Cependant, les deux avocats estiment que l’application de cette loi pose problème non pas parce que les Officiers de police judicaire ne le notifient pas, mais à cause des réalités locales. Dans une localité où il n’y a presque pas d’avocat, son application n’est pas aisée. À cela s’ajoute le fait que la plupart des justiciables n’ont souvent pas les moyens de déplacer un avocat. Mais, dans tous les cas, l’Officier de police judiciaire a l’obligation de notifier le droit à un avocat. D’ailleurs, l’officier est tenu d’appeler l’avocat et de permettre « au mis en cause » de s’entretenir avec lui pendant trente minutes. L’avocat peut donner des consignes à la personne sans être là. De son côté, Me Serigne Diongue argue que la loi porte en elle-même ses limites. Selon lui, au même titre qu’en matière criminelle, l’exigence d’avoir un avocat à ses côtés dès l’interpellation devrait être standardisée par une obligation faite à l’Officier de police judiciaire de trouver et de proposer un avocat. Me Diongue demeure convaincu que la majorité des personnes interpellées ne connaissent ni ne détiennent le numéro d’un avocat. Petit à petit, estime-t-il, ce droit de la défense sera conforté par une meilleure représentation des avocats sur l’ensemble du territoire national. Et des avocats disponibles partout, c’est un combat en cours.
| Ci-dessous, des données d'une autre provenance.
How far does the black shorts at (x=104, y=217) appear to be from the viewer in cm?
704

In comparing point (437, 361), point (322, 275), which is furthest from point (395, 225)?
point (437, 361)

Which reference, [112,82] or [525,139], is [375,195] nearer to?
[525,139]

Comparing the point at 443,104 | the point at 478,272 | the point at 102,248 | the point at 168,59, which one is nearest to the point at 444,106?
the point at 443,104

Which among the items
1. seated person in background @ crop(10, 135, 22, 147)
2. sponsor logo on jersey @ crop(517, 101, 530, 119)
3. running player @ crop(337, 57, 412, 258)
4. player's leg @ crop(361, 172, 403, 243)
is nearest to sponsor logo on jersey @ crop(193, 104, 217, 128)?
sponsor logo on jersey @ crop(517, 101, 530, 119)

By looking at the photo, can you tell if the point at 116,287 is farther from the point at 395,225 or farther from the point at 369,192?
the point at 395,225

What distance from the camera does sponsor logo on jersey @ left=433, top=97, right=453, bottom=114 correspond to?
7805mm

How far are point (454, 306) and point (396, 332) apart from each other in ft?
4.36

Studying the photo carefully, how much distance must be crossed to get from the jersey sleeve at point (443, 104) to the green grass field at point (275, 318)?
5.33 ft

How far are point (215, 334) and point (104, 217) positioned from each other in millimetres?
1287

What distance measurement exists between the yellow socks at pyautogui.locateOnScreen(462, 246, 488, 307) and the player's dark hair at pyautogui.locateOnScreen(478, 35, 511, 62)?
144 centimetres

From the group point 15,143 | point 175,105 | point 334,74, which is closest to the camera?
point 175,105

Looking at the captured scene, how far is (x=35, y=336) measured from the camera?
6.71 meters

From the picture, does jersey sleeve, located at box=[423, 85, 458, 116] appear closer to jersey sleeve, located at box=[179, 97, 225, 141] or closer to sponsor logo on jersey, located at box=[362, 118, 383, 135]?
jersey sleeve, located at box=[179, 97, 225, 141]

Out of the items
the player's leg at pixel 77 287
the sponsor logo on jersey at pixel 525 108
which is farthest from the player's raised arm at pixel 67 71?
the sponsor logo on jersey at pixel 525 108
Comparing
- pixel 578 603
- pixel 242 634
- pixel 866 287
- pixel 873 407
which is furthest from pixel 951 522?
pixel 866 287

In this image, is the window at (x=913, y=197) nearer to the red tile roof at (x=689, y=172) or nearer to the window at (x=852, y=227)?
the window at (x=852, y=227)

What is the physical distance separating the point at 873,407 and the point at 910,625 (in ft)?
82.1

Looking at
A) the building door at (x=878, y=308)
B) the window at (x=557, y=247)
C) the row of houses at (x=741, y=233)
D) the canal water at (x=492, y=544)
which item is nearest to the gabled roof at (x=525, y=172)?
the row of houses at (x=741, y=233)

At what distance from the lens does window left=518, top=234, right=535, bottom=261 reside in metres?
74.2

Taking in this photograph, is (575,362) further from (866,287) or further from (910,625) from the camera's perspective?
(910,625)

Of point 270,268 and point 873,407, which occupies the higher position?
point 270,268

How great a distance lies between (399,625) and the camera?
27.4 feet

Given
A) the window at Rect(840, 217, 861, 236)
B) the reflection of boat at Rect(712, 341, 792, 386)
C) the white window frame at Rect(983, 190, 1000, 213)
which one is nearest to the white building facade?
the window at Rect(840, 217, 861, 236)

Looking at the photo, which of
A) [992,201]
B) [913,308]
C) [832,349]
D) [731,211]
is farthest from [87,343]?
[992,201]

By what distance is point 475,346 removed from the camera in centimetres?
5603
Diène NGOM (Correspondant)

                                                                                                              

Le seul avocat établi à Louga peu sollicité

 

 

Louga- Si le droit de se faire assister par un avocat dès l’interpellation d’un justiciable est appliqué dans toute sa rigueur au Commissariat de Police de Louga, rares sont les personnes interpellées qui jouissent de ce privilège. Le Commissaire Mamadou Lamarana Diallo, du Commissariat central de Louga, révèle que les enquêteurs notifient systématiquement à toutes les personnes interpellées ce droit. Mais souvent, constate-t-il, les suspects évoquent des problèmes de moyens pour les honoraires d’avocat.

Me Sidy Seck est le seul avocat à disposer d’un cabinet à Louga. « Il arrive très rarement que des personnes interpellées sollicitent mon assistance sous le régime de la garde à vue ». « Les rares fois que j’ai eu l’occasion d’être saisi, je suis allé répondre, mais je dois dire que je suis très rarement commis à cette étape des procédures », précise-t-il.

Cette situation s’explique par des difficultés financières mais aussi l’ignorance. « J’ai été interpellé à deux reprises pour des conflits et placé en garde à vue. Effectivement, à chaque fois, l’officier en charge de l’enquête m’a informé de mon droit d’être assisté par un avocat, mais j’ai décliné parce que je n’avais pas les moyens de payer les numéraires », témoigne A. Guèye. « C’était la première fois que j’ai su que cette disposition de la loi existe. Et si je le savais bien avant mon arrestation, j’allais me débrouiller pour me faire assister », ajoute-t-il. M. Diallo, courtier qui a été arrêté en décembre dernier pour un litige foncier, nageait aussi dans l’ignorance.